25 En Micha zeide: Zie, gij zult het zien, op dienzelfden dag, als gij zult gaan van kamer in kamer, om u te versteken.
26 De koning van Israel nu zeide: Neem Micha, en breng hem weder tot Amon, den overste der stad, en tot Joas, den zoon des konings;
27 En gij zult zeggen: Zo zegt de koning: Zet dezen in het gevangenhuis, en spijst hem met brood der bedruktheid, en met water der bedruktheid, totdat ik met vrede weder kom.
28 En Micha zeide: Indien gij enigszins met vrede wederkomt, zo heeft de HEERE door mij niet gesproken! Verder zeide hij: Hoort, gij volken altegaar!

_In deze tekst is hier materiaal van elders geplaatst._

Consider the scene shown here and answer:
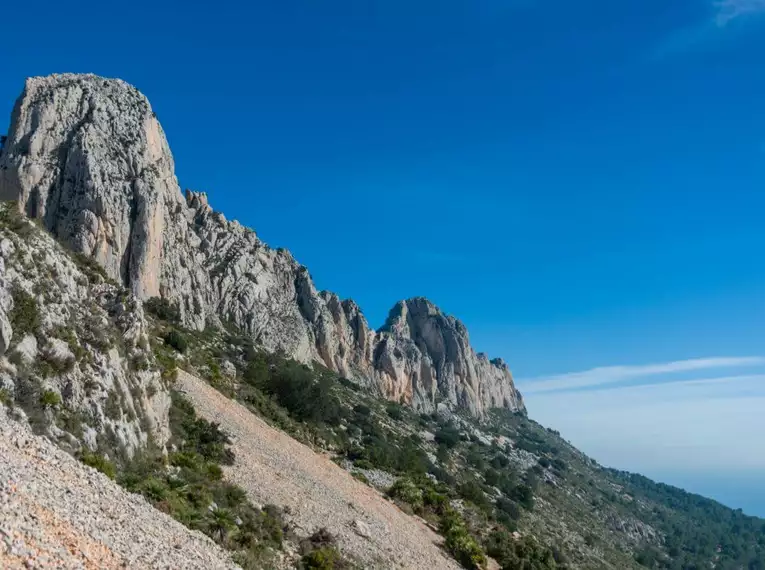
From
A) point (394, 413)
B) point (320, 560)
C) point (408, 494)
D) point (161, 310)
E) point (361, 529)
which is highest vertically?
Answer: point (394, 413)

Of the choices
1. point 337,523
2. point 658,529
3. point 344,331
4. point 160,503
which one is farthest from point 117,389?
point 658,529

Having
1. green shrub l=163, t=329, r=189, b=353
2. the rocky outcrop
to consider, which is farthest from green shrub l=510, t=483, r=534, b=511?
the rocky outcrop

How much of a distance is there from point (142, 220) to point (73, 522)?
2210 inches

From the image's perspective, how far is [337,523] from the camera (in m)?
24.9

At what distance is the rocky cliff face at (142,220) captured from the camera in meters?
59.4

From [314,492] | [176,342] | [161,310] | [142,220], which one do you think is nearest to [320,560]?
[314,492]

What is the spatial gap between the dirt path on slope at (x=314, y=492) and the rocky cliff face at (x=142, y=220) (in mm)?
31530

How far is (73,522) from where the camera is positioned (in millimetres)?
11602

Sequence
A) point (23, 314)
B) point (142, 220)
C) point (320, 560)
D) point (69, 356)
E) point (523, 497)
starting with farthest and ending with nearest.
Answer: point (523, 497) < point (142, 220) < point (320, 560) < point (69, 356) < point (23, 314)

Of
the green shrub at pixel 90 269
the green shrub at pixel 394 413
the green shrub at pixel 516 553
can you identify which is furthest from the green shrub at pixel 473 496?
the green shrub at pixel 394 413

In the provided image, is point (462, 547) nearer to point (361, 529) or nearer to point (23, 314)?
point (361, 529)

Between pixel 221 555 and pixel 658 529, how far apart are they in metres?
110

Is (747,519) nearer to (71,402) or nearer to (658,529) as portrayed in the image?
(658,529)

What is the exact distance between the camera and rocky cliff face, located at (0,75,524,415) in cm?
5944
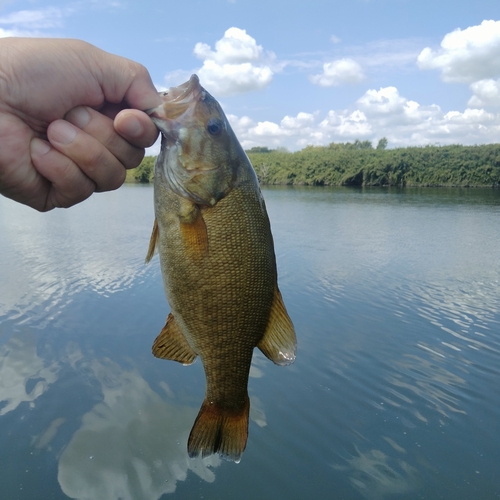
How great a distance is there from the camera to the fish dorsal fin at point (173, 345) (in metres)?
2.51

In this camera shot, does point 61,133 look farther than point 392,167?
No

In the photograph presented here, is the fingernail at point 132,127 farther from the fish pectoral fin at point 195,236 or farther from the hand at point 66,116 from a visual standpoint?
the fish pectoral fin at point 195,236

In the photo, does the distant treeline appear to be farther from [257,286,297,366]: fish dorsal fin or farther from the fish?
[257,286,297,366]: fish dorsal fin

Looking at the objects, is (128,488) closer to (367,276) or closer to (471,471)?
(471,471)

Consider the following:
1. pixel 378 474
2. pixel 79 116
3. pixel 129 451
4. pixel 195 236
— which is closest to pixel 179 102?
pixel 79 116

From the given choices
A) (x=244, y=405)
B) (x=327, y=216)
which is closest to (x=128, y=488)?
(x=244, y=405)

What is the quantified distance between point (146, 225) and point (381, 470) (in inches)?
814

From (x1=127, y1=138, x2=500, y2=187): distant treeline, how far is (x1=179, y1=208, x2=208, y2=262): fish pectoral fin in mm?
64899

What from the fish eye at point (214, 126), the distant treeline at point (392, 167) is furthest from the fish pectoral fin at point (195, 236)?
the distant treeline at point (392, 167)

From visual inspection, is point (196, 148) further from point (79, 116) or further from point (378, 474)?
point (378, 474)

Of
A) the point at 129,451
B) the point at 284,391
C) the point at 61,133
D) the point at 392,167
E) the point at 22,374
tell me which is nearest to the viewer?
the point at 61,133

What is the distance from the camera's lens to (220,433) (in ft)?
8.01

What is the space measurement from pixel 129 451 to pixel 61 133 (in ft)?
18.7

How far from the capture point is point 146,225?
2492cm
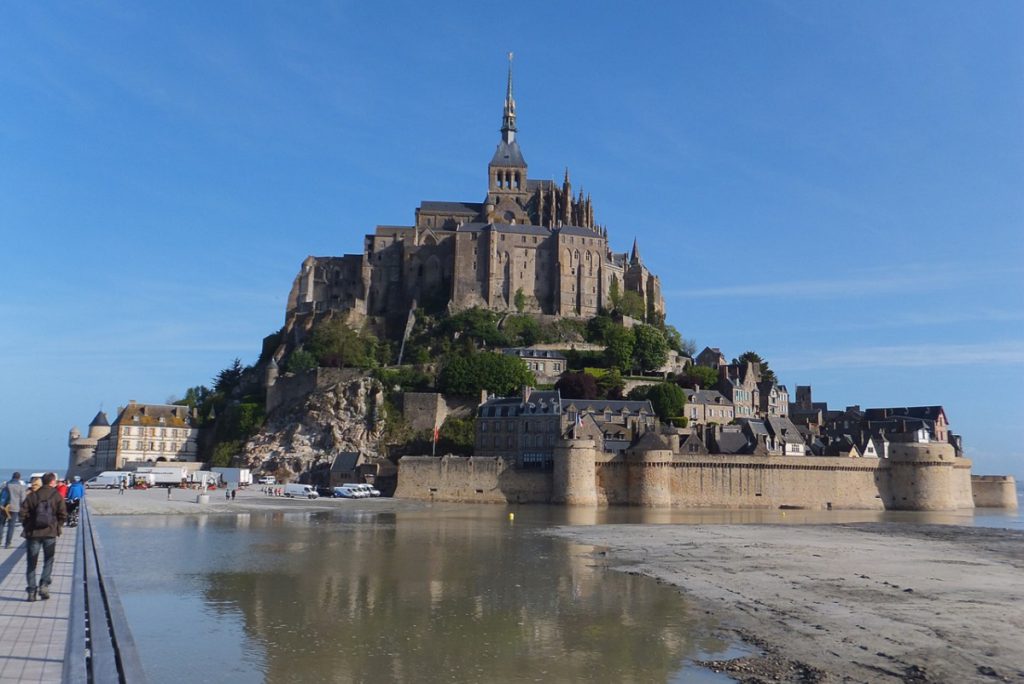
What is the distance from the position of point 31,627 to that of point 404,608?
8.97m

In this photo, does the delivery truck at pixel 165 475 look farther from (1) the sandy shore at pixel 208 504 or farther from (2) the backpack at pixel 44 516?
(2) the backpack at pixel 44 516

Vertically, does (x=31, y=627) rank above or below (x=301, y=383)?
below

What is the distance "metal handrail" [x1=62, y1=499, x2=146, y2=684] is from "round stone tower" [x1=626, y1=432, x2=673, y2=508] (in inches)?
1720

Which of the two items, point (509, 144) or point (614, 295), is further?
point (509, 144)

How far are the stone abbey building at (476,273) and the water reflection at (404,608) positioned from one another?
1834 inches

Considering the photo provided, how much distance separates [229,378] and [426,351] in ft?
66.8

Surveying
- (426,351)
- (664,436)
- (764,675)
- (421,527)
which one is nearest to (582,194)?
(426,351)

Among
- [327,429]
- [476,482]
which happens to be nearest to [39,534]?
[476,482]

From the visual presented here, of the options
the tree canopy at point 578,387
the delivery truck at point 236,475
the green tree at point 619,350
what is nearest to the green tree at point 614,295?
the green tree at point 619,350

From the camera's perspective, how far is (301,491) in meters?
52.9

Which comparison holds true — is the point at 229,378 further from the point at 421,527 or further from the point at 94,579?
the point at 94,579

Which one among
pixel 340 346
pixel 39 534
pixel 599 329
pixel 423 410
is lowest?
pixel 39 534

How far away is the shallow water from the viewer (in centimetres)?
1328

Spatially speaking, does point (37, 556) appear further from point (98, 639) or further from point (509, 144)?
point (509, 144)
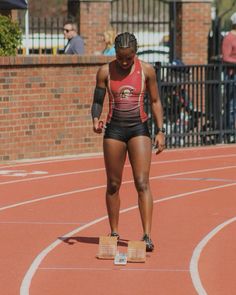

29 Alzo toog de koning van Israel en Josafat, de koning van Juda, op naar Ramoth in Gilead.
30 En de koning van Israel zeide tot Josafat: Als ik mij versteld heb, zal ik in den strijd komen; maar gij, trek uw klederen aan. Alzo verstelde zich de koning van Israel, en kwam in den strijd.
31 De koning nu van Syrie had geboden aan de oversten der wagenen, van welke hij twee en dertig had, zeggende: Gij zult noch kleinen noch groten bestrijden, maar den koning van Israel alleen.